CHARLESTON, W.Va. -- People who like to fish for catfish might end up catching a little something extra this year.
West Virginia fisheries workers have tagged hundreds of catfish this spring. The tags, little plastic tubes attached to the fishes' backs just behind their dorsal fins, will tell biologists how frequently catfish get caught and will give officials a better idea how to manage several catfish species.
Similar studies have been performed on largemouth and smallmouth bass, hybrid striped bass, all three trout species, sauger and walleye. Information from those studies helped Division of Natural Resources researchers to better manage all of those species.
This year's tagging effort focuses on catfish in the Ohio River and in state park lakes.
The Ohio River study involves channel, flathead and blue catfish.

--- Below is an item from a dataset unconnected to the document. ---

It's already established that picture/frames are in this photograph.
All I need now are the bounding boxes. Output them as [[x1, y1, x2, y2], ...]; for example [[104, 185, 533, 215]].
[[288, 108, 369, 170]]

The state park study involves the catchable-sized channel catfish the DNR stocks in park lakes and ponds.
Each tag carries a unique number that will allow biologists to trace the fish from its initial capture or stocking to the time an angler catches it and reports the tag number.
Ohio River tags are yellow. From them, DNR officials hope to determine the rate at which anglers catch each of the river's three catfish species, and determine how far each species moves up and downstream.
State park tags are green. Biologists hope they will yield a clear picture of how often stocked channel catfish are caught, which in turn will tell them whether the stocking program is succeeding.